> **YOUR GOAL**
Only the lines holding "scientific" are wanted; find them in the listing and return each one.

> **SUPPLIED RECORDS**
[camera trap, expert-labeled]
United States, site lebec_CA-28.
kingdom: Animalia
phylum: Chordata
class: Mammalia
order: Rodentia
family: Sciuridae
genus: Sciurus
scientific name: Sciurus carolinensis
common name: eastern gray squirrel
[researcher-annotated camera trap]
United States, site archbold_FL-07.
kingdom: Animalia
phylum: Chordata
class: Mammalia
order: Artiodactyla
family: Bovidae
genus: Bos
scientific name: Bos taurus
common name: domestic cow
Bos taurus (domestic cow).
--
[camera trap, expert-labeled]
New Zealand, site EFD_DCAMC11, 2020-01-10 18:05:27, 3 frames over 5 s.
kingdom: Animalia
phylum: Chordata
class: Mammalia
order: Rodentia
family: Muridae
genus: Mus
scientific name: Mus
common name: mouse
==
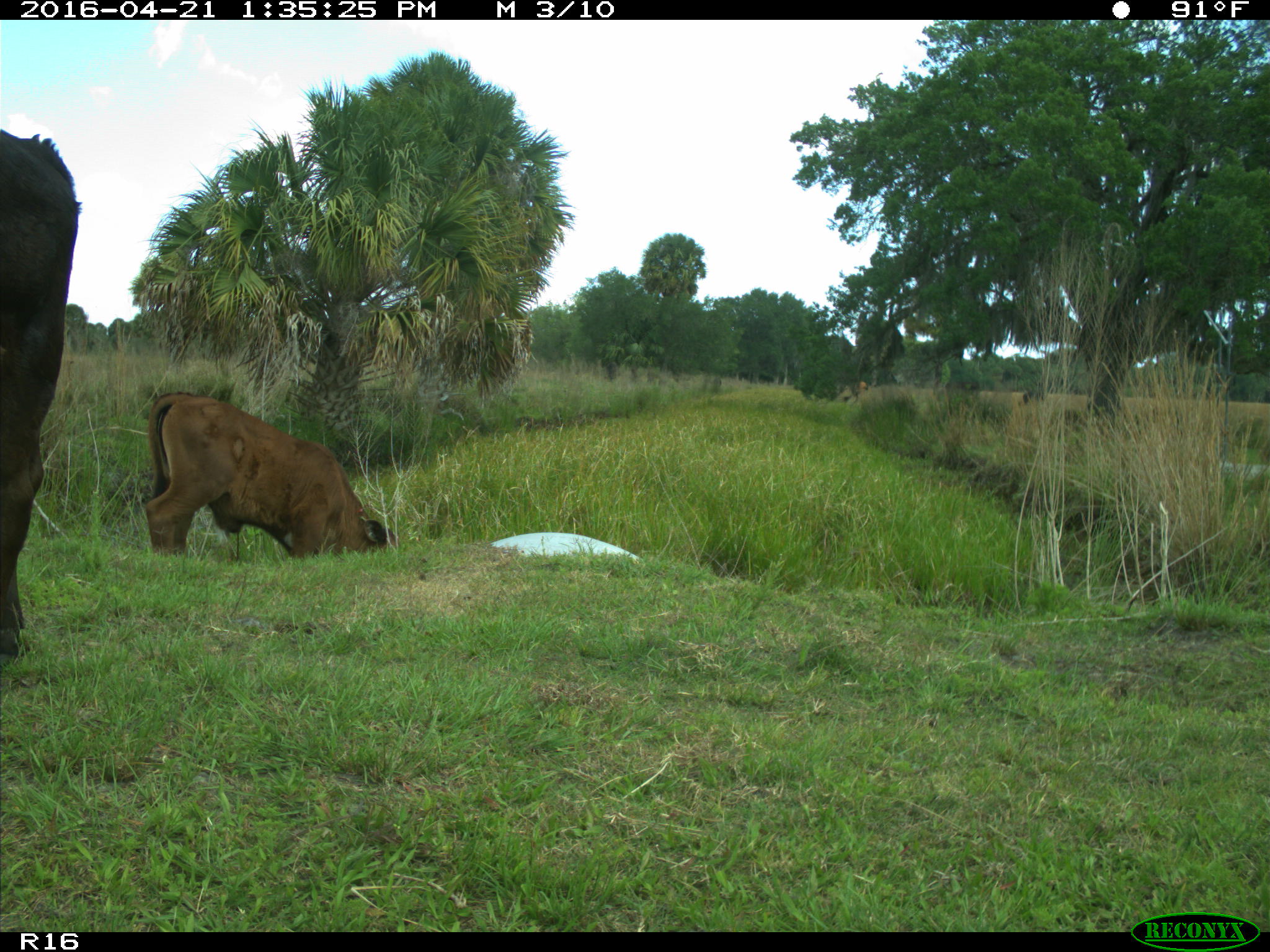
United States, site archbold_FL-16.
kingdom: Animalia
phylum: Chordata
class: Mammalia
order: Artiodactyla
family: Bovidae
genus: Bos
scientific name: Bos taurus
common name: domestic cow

> **FINAL ANSWER**
scientific name: Sciurus carolinensis
scientific name: Bos taurus
scientific name: Mus
scientific name: Bos taurus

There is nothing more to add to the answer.